Instructions to follow |
Report how many lines below contain the word "emails", giving the number and no other words.
* * * * * * * * *
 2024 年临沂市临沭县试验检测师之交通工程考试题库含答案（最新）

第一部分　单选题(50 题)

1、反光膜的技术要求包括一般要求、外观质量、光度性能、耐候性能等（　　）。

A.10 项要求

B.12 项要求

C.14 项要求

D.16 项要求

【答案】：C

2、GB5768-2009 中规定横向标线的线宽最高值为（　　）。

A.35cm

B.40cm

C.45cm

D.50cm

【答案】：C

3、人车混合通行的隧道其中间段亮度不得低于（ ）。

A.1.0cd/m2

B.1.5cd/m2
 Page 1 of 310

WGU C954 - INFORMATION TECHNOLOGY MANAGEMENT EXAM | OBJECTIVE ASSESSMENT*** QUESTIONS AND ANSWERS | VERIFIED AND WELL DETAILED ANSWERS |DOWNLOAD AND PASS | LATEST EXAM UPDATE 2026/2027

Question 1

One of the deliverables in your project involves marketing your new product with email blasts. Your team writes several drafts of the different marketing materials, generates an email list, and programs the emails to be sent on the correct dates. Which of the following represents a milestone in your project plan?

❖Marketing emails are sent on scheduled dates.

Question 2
* * * * * * * * *
Task answer |
2